Erzurum, tarih boyunca yalnızca bir şehir değil; aynı zamanda bir duruş, bir inanç ve bir iradenin sembolü olmuştur. Kongreler şehri, dadaşlar diyarı, ayazıyla bile insanını diri tutan bu topraklarda siyaset yapmak da, toplumun her kesimine dokunmak da kolay iş değildir. İşte bu noktada, son dönemlerde adından sıkça söz ettiren isimlerin başında MHP Erzurum İl Başkanı Adem Yurdagül geliyor.
Kendisini şahsen tanıma fırsatım olmadı. Ama öyle bir tempo içerisinde ki, doğrusu yaptığı işleri takip etmekte zorlanıyorum. Erzurumspor maçının ardından yaptığı sağduyulu açıklamayı duyan herkes, bir siyasetçinin yalnızca kendi tabanına değil, şehrin bütününe hitap etmesi gerektiğini bir kez daha gördü. Gerginliği körükleyen değil, aksine şehrin huzurunu öne çıkaran bir tavır… Bu, siyasette özlenen bir yaklaşım.
Cumhurbaşkanımız Sayın Recep Tayyip Erdoğan ve MHP Genel Başkanı Sayın Devlet Bahçeli’nin önderliğinde yürütülen “Terörsüz Türkiye” vizyonunun ilk toplantısının Erzurum’da yapılması da aslında bir tesadüf değildi. Çünkü bu şehir, geçmişte olduğu gibi bugün de milli meselelerde öncü olma özelliğini koruyor. Ve süreci başından sonuna kadar eksiksiz, sorunsuz yürüten, organizasyonun yükünü omuzlayan kişi yine Adem Yurdagül ve ekibiydi. Erzurum’un bu kritik süreçte merkez şehirlerden biri haline gelmesi, aslında hem tarihle bağımızı hatırlatıyor hem de geleceğe dair umut veriyor.
Adem Yurdagül’ün farkı yalnızca siyasetle sınırlı değil. Şehrin sosyal hayatına dokunan adımları da dikkat çekiyor. SMA hastası çocuklar için yapılan yardım kampanyaları, Erzurumspor için atılan adımlar, dadaşın gözbebeği olan kulübün yalnız bırakılmaması… Tüm bunlar, siyaseti sadece kürsüde yapılan bir iş olmaktan çıkarıp, hayatın tam ortasına taşıyor.

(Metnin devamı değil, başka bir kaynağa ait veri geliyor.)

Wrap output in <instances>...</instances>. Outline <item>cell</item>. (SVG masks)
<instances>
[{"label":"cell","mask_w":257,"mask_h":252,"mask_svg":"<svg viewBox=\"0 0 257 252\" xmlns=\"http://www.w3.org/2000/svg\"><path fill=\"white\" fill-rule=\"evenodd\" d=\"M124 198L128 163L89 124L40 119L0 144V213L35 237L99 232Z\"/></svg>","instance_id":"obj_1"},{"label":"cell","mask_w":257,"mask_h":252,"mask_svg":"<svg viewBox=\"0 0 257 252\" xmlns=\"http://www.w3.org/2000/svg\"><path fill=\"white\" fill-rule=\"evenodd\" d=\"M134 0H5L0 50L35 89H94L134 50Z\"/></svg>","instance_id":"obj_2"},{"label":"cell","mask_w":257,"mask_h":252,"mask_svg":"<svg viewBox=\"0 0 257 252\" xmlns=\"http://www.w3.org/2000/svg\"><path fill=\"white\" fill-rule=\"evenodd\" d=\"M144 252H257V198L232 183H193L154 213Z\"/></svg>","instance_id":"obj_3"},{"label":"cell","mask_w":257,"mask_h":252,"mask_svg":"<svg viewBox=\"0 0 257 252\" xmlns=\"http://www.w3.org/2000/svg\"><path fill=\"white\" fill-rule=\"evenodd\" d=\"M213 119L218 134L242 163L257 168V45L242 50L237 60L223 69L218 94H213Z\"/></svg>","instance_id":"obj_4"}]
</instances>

Bir başka örnek de Bekir Ağa Konağı… Şehrin hafızasında önemli bir yeri olan bu tarihi yapının aslına uygun şekilde restore edilip MHP İl Başkanlığı binası olarak kazandırılması, Erzurum’un geçmişine saygının, geleceğine sahip çıkmanın simgesidir. Çünkü Erzurum gibi şehirlerde taşlar bile konuşur; tarihi binalar bir şehrin hafızasıdır. O hafızaya sahip çıkmak, aslında geleceğe sahip çıkmaktır.
Erzurum insanı, sözü kadar özünü de ölçer. Bu şehirde sadece konuşmak yetmez; dadaş, icraata bakar. “Dadaş duruşu” dedikleri de işte budur: Ayağı yere basan, sözü ile özü bir olan tavır. Adem Yurdagül de bugüne kadar ortaya koyduğu çalışmalarla, bu duruşu siyasete yansıtmaya çalışan isimlerden biri oldu.
Belki de asıl üzerinde durulması gereken nokta şudur: Erzurum, bugün ekonomik olarak da, sosyal olarak da birçok sorunla boğuşuyor. Göç veren, gençlerini tutmakta zorlanan bir şehir burası. Böyle bir ortamda siyasetin en önemli görevi, umut olmak, yol göstermek ve şehri sahipsiz bırakmamaktır. İşte bu noktada Adem Yurdagül’ün ortaya koyduğu çaba, şehrin geleceği adına kıymetlidir.
Kısacası Erzurum’un ihtiyacı olan şey; sadece koltukta oturan değil, sokakta, sahada, tribünde, meydanda var olan liderlerdir. Şehrin derdini dert edinen, sevincini paylaşan, sadece siyasetin dar çerçevesiyle değil; kültür, spor ve sosyal alanlarla da ilgilenen isimlerdir. Görünen o ki Adem Yurdagül, bu şehirde “siyasetçi” olmanın ötesine geçerek, “şehir insanı” olmayı başarmış bir isim olarak öne çıkıyor.
Henüz yüz yüze tanışma fırsatım olmadı ama şunu rahatlıkla söyleyebilirim: Yaptığı işlerin şehirde bıraktığı etkiyi görmek, onu yakından tanımak kadar değerli.